> OBIETTIVO A: Secondo l'articolo su Fed e petrolio, di quanto è sotto da inizio anno il settore energia dello S&P 500?
> OBIETTIVO B: Prosegui l'articolo su Fed e petrolio partendo dal punto in cui si interrompe.

> TESTO DELLA PAGINA:
#####

Attese e mercati, grande spazio di recupero per i petroliferi

Al summit virtuale delle banche centrali di Jackson Hole il capo della Fed Powell potrebbe cominciare a scoprire le carte. Il rebus del petrolio, con la domanda che sale e l’offerta che si restringe: grande spazio di recupero per i titoli del Big Oil. La campagna Dem sta mandando in scena lo stesso copione che portò Hillary alla sconfitta

di Virgilio Chelli 24 Agosto 2020 09:50
financialounge -  Attese e mercati FED mercati petrolio presidenziali USA Scenari


ALLA JACKSON HOLE VIRTUALE FED PROTAGONISTA


I ‘Fed watchers’ aspettano con ansia la riunione del FOMC del 15-16 settembre, quando la banca centrale americana dovrà cominciare a scoprire le carte sulla revisione della strategia monetaria, che potrebbe prevedere per la prima volta l’indicazione di target dei rendimenti dei titoli del Tesoro. Ma forse già giovedì 27 il chairman Jay Powell comincerà ad alzare qualche velo, visto che tiene l’intervento di aperture alla conferenza di Jackson Hole, quest’anno in edizione virtuale. Il tema di cui parlerà è infatti proprio la revisione della struttura della politica monetaria della banca centrale, che ha l’obiettivo di accompagnare in modo efficace ed effettivo l’economia nel percorso di ripartenza e ripresa. Tra le novità attese anche un nuovo sistema di fissare gli obiettivi di inflazione, visto che l’attuale target del 2% non riesce ad essere raggiunto e nemmeno avvicinato. Finora la politica della Fed ha funzionato benissimo per ‘scudare’ i mercati, sia del credito che delle azioni, e per tenere a galla l’economia. Ora il problema è rimetterla stabilmente in piedi e soprattutto riuscire a farla camminare sulle sue gambe.


GRANDE SPAZIO DI RECUPERO PER I TITOLI PETROLIFERI


Sul mercato globale del petrolio qualcuno sta forse sbagliando i conti, o forse li sta facendo fin troppo bene. La domanda di carburanti globale è in netta ripresa, soprattutto negli Stati Uniti dove i consumi di benzina corrono e anche il trasporto aereo è ripartito, con la componente cargo che tira di più, ma le scorte continuano ad assottigliarsi e le grandi compagnie continuano a tagliare sia i costi, riducendo quindi la capacità produttiva, sia gli investimenti, riducendo la produzione futura. Il prezzo intanto continua a restare inchiodato sotto il muro dei 45 dollari, sia per il Brent che per il Wti. Il fronte dei paesi produttori è diviso a metà, con l’Opec che sta lentamente riaprendo i rubinetti, mentre quelli dello shale oil americano restano chiusi, perché fino a che non si vedono i 50 dollari al barile riaprirli non conviene. Le Big Oil come Exxon, Chevron e BP stanno tagliando ferocemente costi e investimenti, con il risultato di pesanti cali produttivi. Se il cerchio si dovesse chiudere e tra il 2021 e il 2022 l’offerta di petrolio non riuscisse a tener dietro a una domanda globale in forte ripresa, l’effetto sarebbe sicuramente un rimbalzo di Brent e Wti ben oltre i 50 dollari. Ma ci sarebbe un effetto ancora più potente sui titoli dei grandi produttori, che vedrebbero ricostituiti margini e utili. Lo spazio di recupero è grande: da inizio anno il settore energia dello S&P 500 è sotto del 41%.

#####

> DATI MOSTRATI:
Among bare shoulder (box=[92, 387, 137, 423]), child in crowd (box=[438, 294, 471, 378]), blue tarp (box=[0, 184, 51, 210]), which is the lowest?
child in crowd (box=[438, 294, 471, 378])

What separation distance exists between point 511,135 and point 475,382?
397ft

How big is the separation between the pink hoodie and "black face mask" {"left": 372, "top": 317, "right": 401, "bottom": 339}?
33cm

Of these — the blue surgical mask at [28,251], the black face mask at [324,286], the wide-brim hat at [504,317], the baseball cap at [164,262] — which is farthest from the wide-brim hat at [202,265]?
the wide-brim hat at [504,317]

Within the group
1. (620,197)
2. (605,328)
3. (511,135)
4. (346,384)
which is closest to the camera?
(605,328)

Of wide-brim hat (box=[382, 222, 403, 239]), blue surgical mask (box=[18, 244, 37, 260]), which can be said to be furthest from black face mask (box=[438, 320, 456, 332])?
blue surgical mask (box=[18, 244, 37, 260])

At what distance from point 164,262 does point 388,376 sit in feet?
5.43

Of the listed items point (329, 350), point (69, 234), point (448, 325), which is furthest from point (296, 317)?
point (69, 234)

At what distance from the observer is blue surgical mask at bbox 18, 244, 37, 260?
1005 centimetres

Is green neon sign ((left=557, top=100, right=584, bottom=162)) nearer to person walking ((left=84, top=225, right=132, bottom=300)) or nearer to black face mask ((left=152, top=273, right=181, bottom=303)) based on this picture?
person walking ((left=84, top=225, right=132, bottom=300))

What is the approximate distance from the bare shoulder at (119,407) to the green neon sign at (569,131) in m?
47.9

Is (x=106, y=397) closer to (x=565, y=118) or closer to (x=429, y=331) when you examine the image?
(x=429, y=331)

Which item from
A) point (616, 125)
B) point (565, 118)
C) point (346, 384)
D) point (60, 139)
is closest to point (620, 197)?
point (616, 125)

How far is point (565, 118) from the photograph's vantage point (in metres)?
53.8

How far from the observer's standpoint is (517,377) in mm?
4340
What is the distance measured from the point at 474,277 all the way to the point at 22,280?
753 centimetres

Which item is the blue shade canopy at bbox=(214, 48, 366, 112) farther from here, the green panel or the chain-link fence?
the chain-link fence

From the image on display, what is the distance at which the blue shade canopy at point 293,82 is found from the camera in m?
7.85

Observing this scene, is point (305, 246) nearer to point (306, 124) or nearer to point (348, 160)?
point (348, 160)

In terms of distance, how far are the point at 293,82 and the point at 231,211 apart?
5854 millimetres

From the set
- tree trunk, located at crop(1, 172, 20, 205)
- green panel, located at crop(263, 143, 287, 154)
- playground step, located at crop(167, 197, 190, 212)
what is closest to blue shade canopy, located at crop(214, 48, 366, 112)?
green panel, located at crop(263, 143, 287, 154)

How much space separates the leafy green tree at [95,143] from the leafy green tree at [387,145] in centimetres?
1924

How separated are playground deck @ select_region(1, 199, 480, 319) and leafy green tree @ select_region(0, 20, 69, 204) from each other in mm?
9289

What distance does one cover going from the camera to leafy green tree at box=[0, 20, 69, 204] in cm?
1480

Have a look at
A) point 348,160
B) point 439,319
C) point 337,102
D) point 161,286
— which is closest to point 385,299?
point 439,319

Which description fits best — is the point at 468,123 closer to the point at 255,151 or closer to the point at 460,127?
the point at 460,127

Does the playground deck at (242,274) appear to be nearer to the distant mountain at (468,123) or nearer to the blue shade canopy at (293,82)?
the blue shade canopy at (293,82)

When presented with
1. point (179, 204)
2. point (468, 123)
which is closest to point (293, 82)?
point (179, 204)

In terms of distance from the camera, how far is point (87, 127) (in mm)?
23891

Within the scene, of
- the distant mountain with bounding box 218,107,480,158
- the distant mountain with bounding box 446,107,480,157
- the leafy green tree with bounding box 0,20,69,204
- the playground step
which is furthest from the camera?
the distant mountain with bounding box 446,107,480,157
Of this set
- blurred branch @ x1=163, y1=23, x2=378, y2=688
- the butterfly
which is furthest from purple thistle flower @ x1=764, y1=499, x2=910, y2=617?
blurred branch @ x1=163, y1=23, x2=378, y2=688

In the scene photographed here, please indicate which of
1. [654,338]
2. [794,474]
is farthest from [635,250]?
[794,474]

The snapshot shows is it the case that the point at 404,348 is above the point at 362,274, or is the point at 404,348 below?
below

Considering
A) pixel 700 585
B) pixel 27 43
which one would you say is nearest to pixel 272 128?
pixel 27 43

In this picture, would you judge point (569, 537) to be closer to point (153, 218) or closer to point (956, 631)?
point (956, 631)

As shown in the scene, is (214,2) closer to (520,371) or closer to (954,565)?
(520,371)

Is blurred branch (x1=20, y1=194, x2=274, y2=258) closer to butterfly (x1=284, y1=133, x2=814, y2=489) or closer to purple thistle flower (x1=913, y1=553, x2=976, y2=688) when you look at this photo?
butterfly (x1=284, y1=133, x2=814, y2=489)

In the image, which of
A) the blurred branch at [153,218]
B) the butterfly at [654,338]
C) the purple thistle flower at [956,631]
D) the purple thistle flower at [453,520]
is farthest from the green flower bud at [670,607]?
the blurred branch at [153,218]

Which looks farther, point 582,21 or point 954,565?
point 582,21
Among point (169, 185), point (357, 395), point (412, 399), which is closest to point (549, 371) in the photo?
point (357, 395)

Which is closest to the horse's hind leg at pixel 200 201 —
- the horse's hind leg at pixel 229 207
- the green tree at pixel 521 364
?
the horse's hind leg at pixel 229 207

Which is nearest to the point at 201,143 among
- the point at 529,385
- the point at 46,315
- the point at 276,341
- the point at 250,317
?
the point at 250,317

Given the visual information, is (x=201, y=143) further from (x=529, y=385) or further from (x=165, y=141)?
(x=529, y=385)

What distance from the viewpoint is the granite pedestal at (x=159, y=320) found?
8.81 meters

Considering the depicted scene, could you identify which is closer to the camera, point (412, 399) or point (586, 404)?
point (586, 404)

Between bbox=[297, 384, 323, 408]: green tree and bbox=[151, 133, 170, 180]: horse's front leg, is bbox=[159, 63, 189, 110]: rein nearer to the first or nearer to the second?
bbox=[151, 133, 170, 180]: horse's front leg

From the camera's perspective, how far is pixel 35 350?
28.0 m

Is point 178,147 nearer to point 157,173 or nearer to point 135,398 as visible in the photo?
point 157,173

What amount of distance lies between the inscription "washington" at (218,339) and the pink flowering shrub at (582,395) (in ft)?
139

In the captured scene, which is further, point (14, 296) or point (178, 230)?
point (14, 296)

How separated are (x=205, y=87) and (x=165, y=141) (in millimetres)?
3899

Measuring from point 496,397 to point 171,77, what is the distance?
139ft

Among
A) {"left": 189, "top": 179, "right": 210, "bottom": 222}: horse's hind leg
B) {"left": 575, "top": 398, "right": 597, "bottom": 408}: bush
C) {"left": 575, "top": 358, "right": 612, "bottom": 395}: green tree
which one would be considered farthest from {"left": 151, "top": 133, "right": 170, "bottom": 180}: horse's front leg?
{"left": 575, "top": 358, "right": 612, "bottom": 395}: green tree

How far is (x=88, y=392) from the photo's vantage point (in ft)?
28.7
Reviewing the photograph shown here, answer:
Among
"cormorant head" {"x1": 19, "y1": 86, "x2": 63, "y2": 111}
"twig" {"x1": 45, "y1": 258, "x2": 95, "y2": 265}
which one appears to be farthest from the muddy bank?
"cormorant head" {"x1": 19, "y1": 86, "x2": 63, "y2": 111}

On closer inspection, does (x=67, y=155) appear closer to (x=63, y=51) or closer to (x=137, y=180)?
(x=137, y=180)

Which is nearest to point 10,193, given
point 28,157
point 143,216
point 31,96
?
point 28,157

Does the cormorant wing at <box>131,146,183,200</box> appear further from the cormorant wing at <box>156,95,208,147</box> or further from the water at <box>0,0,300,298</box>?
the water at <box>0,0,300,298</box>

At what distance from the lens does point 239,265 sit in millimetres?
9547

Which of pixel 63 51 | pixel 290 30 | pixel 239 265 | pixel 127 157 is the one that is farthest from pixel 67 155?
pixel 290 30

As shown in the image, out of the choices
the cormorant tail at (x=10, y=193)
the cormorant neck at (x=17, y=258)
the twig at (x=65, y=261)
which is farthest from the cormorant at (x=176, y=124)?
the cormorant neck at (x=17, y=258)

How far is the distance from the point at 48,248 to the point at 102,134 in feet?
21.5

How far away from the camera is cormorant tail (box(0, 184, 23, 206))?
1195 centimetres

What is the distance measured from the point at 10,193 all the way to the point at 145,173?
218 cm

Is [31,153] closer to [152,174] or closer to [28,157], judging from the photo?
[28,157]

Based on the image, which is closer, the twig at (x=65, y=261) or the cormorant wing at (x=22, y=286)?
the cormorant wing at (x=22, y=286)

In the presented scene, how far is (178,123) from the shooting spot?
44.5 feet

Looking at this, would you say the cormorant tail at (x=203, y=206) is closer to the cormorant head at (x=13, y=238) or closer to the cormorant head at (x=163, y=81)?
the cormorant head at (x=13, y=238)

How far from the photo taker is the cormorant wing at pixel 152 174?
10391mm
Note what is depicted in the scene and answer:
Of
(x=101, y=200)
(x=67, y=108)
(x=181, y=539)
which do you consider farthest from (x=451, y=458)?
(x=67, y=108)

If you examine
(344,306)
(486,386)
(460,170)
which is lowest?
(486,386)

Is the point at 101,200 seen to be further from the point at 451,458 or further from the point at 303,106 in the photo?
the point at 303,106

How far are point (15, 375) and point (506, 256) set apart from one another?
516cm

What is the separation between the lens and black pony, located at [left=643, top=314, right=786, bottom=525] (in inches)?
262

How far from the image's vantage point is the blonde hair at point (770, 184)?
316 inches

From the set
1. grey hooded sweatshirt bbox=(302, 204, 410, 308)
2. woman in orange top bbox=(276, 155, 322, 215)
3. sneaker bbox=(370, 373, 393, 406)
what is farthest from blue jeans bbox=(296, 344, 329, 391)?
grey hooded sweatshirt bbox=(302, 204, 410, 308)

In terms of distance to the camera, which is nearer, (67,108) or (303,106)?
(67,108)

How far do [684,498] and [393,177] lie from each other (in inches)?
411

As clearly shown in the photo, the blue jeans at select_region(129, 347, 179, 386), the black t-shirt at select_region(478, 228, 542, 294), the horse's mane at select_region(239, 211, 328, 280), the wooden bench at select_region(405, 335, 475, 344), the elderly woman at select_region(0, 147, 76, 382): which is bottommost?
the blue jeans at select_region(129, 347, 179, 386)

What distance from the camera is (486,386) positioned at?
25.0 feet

#####

> RISULTATO FINALE A: Del 41%.

> RISULTATO FINALE B:
LO STESSO COPIONE DI 4 ANNI FA


Esattamente 4 anni fa il WSJ uscì con un titolo che diceva che neanche uno, tra i CEO delle prime 100 società censite da Fortune, aveva donato a favore del candidato Donald Trump, mentre molti avevano sostenuto i suoi avversari alle primarie, e 11 si schieravano invece apertamente per Hillary Clinton. Oggi, nonostante la presidenza Trump non sia stata avara con la Corporate America, la situazione non cambia molto. C’è qualche mosca rara che si dichiara per Trump, come la CEO di Oracle Safra Catz, ma i report dei siti americani parlano di un Joe Biden che sta raccogliendo molti più fondi dalle grandi corporation, mentre, come 4 anni fa, Trump fa il pieno di piccole donazioni da parte degli small business. La riluttanza a sostenere apertamente Trump non riguarda tanto la gestione dell’economia, che soprattutto per il taglio alle tasse gli viene riconosciuta, ma il suo stile personale, le sue sparate politicamente scorrette, i suoi tweet notturni. E ancora come 4 anni fa la stampa pro-Dem cerca di accreditare l’idea che Wall Street preferisca una presidenza Biden: di recente il Washington Post ha scritto che il rally di Borsa non è il risultato delle politiche di Trump, ma anticipa la vittoria di Biden. Se il copione continua a essere questo il finale sembra già scritto.